Marijan Jantoljak

Personal information
- Date of birth: 7 February 1940
- Place of birth: Zagreb, Kingdom of Yugoslavia
- Date of death: 10 April 2025 (aged 85)
- Place of death: Rijeka, Croatia
- Position(s): Goalkeeper

Senior career*
- Years: Team / Apps / (Gls)
- Ponikve Zagreb
- 0000–1958: Radnički Nova Pazova
- 1958–1960: Jedinstvo Zemun
- 1960–1971: Rijeka / 413 / (15)
- 1971–1976: Borac Banja Luka / 116 / (1)
- 1976–1977: Metalac Sisak [hr] / 23 / (3)
- 1977–1978: Segesta Sisak / 27 / (0)

International career
- 1966: Yugoslavia / 2 / (0)

Managerial career
- Segesta Sisak
- Karlovac
- 1991–1992: Rijeka
- 1992–1993: Halubjan
- 1994: Inker Zaprešić
- 1994–1995: Karlovac
- Naprijed Hrijeljina
- 1994–1995: Koper
- 1995: Rijeka
- Rovinj
- Poreč
- Draga
- Opatija
- Orijent Rijeka
- Pomorac Kostrena
- Krk

= Marijan Jantoljak =

Croatian footballer (1940–2025)

Marijan Jantoljak (7 February 1940 – 10 April 2025) was a Croatian football player and manager who played as a goalkeeper.

==Playing career==
===Club===
Born in Zagreb, he started playing in a local club NK Ponikve. In his early career he also played with FK Radnički Nova Pazova from where, in summer 1958, he joined Jedinstvo Zemun. In the 1959–60 season he joined Rijeka and stayed in the club until 1972. That year he moved to Borac Banja Luka and played another five seasons there. By the end of his career he played with Yugoslav Second League sides Metalac Sisak and HNK Segesta.

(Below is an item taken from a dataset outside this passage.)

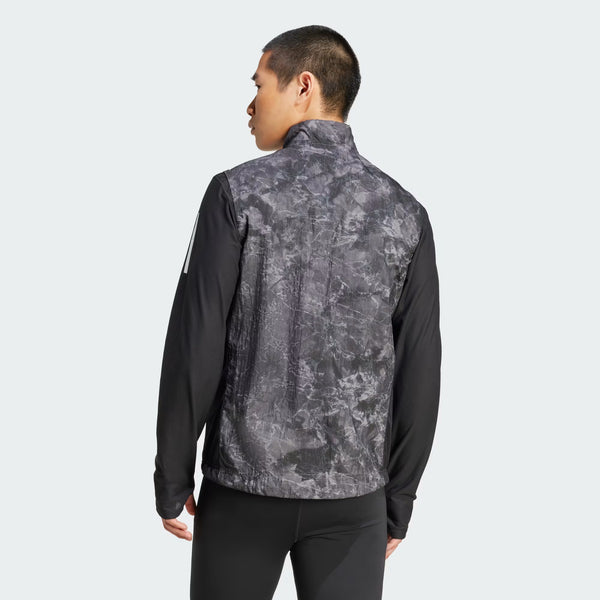 En mand kigger væk fra kameraet iført Adidas Otr Sd Vest M til mænd i Grefou/Black med ensfarvede sorte ærmer og sorte bukser på en almindelig lys baggrund.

As a player, he was the most capped goalkeeper of all time for HNK Rijeka. He also scored 15 goals during his time in Rijeka as he was a regular penalty kick taker. During the 1969–70 season, he did not concede a goal for 917 minutes, a record for any Rijeka goalkeeper.

===International===
Jantoljak made his debut for Yugoslavia in an October 1966 friendly match away against Israel, coming on as a 66th-minute substitute for Ilija Pantelić, and earned a total of two caps scoring no goals. His second and final international was a November 1966 friendly away against Bulgaria.

==Managerial career==
After retiring green at the age of 39, Jantoljak became a coach. Among other clubs, he managed HNK Rijeka during the 1991–92 and 1995 seasons.

==Death==
Jantoljak died in Rijeka, Croatia on 10 April 2025, at the age of 85.